== TEXT TO READ

This text was written and posted quickly, but has since been edited slightly and had problems with the endnotes corrected
After four years of autonomy, East Aleppo, the rebellious city, has fallen. As I write this, buses full of evacuated people are arriving in areas controlled by non-Assadist armed groups in the Idlib area, to the south-west, and some ambulances carrying seriously injured people are crossing the border into Turkey. In the past few days, over a hundred thousand people had their homes, already destroyed by months of intensive bombardment, captured by the the Syrian military or (more likely) allied armed groups, such as Hezbollah (1). Some of these people have been killed in the streets, others divided up by sex and sent to internment camps or conscripted into the military to serve as canon fodder. The others wait, watching as more soldiers arrive and their neighbours are sorted, wondering what’s next.
What has been lost in these past few days, for those of us not directly touched by the violence? As I hide in the bathroom at work and flip through images of people burning their cars and furniture so that the army can’t loot it, what does it mean to me that Eastern Aleppo has been captured? These are some thoughts and reflections I have, as I watch the Aleppo revolutionaries be crushed, about the importance of this moment and what we, as anarchists based in Western countries, might learn from it. (2)
What does revolution mean? Is it still desirable?
The story of revolutionary Eastern Aleppo raises many questions for anyone who finds themselves in struggle against systems of domination such as capitalism and the state, the first being the desirability or possibility of revolution as it’s traditionally understood. Already in Spain in the 30s with Germany’s intervention, or even in the Paris commune sixty-five years earlier, we’ve seen the limitations of a revolutionary population finding itself in armed conflict with the state — with modern weapons of war, the state simply withdraws from the territory, destroys it from outside, then deals out victors justice among the ruins. Many of us call ourselves revolutionaries, but is a revolution like the one in Aleppo even desirable? There is no easy answer to this question and I won’t try to offer you one.

====

WHAT THE EXERCISE ASKS >> Write out, word for word, the stretch of the East Aleppo text from "What has been" through "from it. (2)".

== INFORMATION SHOWN

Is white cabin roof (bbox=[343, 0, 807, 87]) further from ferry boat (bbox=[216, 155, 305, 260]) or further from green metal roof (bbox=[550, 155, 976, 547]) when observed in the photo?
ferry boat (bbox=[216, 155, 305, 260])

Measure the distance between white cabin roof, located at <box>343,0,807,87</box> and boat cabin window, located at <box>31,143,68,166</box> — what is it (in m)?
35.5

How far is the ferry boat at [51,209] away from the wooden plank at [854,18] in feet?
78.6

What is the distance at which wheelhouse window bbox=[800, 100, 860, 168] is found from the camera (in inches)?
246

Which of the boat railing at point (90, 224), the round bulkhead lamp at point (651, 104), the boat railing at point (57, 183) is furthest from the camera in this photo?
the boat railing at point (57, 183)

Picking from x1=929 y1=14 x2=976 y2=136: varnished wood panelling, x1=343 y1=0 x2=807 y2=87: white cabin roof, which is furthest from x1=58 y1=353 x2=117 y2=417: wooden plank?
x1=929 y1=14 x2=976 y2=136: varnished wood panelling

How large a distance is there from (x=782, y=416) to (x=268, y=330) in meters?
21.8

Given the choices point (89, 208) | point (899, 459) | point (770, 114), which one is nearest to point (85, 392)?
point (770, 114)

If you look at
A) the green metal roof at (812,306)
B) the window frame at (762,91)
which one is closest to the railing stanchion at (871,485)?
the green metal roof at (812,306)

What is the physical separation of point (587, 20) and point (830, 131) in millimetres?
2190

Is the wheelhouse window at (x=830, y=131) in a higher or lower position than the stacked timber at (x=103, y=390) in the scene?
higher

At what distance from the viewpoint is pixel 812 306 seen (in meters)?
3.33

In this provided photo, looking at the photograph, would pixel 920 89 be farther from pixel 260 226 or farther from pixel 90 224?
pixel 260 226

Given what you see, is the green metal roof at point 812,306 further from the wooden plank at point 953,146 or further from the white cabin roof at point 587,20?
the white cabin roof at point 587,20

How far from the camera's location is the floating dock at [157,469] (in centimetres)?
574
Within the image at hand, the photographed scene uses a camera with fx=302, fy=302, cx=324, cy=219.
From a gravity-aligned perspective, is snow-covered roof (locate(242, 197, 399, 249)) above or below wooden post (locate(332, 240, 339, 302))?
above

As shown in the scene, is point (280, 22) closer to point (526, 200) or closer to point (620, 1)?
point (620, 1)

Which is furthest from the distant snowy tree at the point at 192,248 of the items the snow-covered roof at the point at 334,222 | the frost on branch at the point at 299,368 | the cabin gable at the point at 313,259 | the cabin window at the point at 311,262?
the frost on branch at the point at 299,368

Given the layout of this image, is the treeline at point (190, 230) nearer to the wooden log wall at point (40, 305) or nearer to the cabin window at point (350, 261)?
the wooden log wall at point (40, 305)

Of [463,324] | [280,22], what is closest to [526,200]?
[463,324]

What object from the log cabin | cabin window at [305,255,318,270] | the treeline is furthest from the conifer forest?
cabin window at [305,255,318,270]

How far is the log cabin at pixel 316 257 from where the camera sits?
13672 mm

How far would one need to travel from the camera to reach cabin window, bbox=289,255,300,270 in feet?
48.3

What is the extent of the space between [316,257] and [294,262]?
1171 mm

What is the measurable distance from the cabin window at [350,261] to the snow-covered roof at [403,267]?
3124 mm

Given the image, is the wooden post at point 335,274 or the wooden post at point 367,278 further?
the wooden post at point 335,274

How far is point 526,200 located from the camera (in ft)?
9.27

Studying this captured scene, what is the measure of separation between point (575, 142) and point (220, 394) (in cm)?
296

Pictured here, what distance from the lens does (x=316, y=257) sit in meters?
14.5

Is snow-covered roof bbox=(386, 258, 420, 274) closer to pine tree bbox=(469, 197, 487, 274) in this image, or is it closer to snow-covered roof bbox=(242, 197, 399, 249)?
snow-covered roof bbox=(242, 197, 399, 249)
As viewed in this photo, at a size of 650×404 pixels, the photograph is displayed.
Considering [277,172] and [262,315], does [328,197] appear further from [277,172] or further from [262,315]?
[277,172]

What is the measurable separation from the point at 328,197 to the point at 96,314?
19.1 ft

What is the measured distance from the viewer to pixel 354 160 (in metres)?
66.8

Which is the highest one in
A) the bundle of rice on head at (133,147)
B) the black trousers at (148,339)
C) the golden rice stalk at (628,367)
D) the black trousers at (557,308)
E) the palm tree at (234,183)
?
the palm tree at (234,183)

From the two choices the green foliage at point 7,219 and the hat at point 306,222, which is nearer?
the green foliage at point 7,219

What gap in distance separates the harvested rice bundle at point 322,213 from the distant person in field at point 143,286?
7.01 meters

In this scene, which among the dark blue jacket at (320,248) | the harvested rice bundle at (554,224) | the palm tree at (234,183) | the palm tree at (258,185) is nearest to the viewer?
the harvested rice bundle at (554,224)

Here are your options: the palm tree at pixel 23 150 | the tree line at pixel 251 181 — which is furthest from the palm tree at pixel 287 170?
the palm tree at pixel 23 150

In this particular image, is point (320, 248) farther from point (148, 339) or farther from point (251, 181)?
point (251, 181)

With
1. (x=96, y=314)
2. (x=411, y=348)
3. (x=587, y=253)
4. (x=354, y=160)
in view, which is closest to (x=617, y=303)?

====
== INFORMATION SHOWN

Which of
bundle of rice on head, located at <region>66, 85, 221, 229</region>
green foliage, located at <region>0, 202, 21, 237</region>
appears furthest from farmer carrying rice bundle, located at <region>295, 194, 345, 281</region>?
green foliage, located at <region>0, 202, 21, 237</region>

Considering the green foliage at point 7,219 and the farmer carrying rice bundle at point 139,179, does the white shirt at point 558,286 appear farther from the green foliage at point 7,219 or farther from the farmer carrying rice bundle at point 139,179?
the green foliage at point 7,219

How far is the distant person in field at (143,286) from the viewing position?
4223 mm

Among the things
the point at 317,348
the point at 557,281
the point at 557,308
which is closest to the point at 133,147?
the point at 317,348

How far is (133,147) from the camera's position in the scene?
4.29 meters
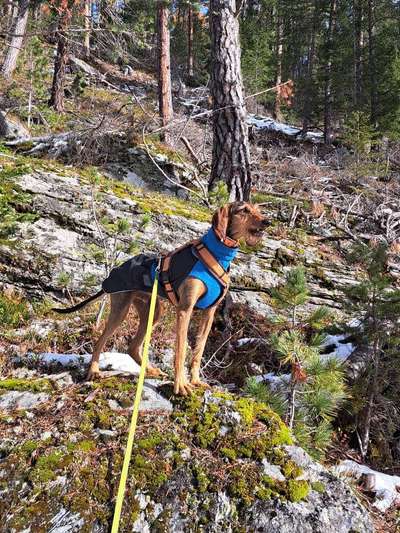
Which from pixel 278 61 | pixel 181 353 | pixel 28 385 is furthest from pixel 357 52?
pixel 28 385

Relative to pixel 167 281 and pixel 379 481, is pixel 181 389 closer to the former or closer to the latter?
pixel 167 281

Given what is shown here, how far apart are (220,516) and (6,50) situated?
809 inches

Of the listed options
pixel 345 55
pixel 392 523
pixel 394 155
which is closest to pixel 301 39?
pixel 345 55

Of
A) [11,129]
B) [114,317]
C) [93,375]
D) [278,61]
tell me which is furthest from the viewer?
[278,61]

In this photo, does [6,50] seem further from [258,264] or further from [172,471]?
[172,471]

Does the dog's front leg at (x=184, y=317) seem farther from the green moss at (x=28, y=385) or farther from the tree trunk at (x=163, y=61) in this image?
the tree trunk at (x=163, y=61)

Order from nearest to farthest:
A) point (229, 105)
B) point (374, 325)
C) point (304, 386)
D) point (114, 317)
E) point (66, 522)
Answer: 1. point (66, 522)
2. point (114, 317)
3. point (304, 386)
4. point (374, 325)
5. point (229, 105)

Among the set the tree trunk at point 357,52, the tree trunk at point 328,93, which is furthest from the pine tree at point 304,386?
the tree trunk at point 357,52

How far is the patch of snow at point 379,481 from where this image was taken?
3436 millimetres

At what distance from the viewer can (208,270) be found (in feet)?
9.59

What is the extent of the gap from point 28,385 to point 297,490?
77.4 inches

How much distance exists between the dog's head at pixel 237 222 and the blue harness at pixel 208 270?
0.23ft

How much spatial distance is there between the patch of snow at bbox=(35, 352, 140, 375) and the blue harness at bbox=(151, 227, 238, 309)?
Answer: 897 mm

====
== INFORMATION SHOWN

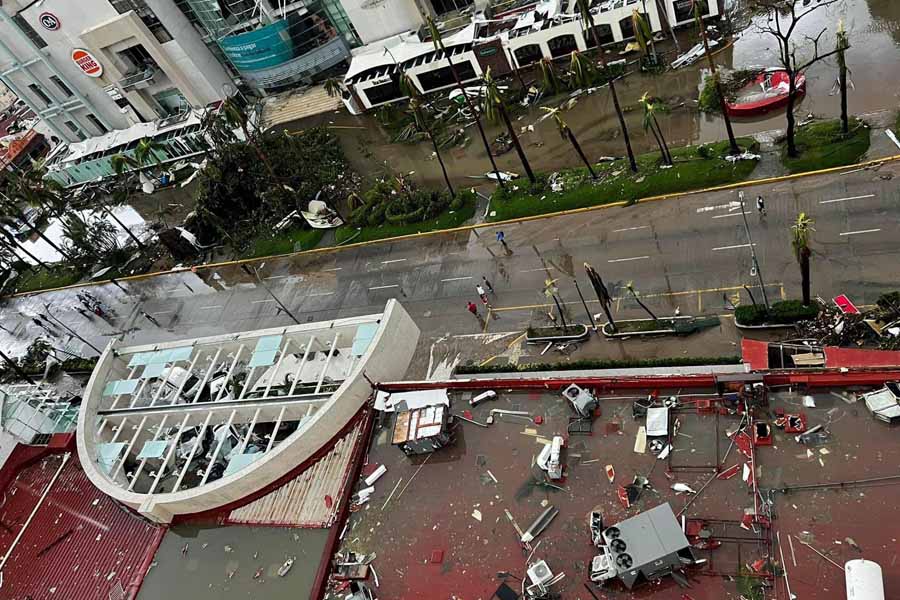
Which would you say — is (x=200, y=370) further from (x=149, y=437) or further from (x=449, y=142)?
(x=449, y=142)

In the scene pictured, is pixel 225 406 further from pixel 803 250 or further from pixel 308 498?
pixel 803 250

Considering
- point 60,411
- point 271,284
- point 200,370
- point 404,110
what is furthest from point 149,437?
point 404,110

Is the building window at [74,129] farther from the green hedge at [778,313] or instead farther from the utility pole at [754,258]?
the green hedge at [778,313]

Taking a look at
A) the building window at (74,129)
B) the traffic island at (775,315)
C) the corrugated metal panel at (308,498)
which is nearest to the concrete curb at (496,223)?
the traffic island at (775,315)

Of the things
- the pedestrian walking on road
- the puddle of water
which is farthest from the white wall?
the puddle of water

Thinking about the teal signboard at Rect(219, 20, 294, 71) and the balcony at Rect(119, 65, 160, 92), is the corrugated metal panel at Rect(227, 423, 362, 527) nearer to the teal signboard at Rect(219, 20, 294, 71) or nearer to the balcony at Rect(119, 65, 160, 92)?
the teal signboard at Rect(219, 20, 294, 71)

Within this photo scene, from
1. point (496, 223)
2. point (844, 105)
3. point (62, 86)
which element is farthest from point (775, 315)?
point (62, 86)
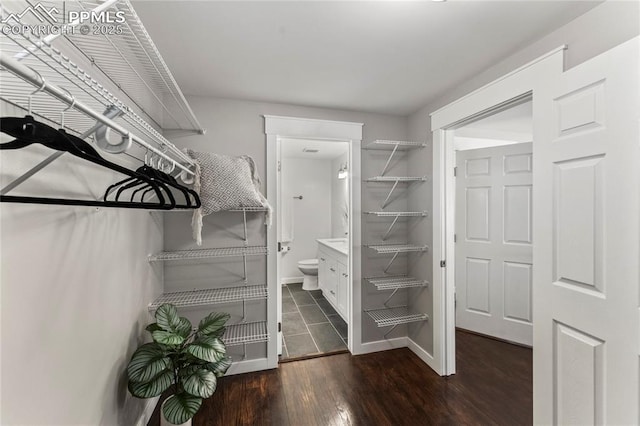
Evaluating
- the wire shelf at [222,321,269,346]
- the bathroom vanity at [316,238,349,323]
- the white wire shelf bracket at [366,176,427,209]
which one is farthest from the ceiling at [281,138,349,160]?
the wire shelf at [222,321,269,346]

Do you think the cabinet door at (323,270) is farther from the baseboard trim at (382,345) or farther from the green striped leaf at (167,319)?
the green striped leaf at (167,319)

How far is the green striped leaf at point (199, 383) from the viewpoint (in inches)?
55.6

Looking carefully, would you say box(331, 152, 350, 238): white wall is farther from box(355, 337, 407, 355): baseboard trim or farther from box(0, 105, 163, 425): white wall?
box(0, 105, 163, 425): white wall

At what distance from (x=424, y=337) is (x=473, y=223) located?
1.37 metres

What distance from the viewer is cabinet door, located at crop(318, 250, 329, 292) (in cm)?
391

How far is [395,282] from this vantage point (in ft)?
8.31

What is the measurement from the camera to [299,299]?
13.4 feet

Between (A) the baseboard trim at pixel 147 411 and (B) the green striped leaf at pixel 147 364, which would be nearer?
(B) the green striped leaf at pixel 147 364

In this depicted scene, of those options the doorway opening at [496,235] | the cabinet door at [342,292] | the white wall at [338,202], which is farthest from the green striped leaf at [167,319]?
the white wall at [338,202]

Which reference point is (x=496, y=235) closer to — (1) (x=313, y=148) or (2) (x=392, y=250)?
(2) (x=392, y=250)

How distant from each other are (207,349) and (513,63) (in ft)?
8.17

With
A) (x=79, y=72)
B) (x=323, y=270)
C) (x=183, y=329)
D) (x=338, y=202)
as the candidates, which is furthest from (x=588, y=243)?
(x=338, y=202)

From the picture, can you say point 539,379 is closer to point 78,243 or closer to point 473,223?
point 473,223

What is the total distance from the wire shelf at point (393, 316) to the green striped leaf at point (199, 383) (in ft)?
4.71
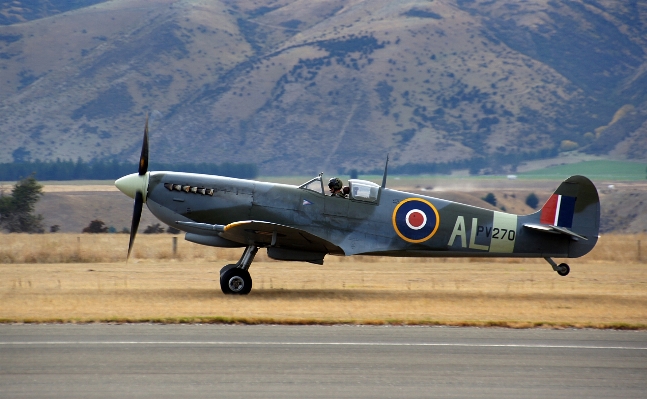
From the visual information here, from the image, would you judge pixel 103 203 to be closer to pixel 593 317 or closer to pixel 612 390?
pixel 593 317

====

WRITTEN ANSWER >>
What has been lost in these past few days, for those of us not directly touched by the violence? As I hide in the bathroom at work and flip through images of people burning their cars and furniture so that the army can’t loot it, what does it mean to me that Eastern Aleppo has been captured? These are some thoughts and reflections I have, as I watch the Aleppo revolutionaries be crushed, about the importance of this moment and what we, as anarchists based in Western countries, might learn from it. (2)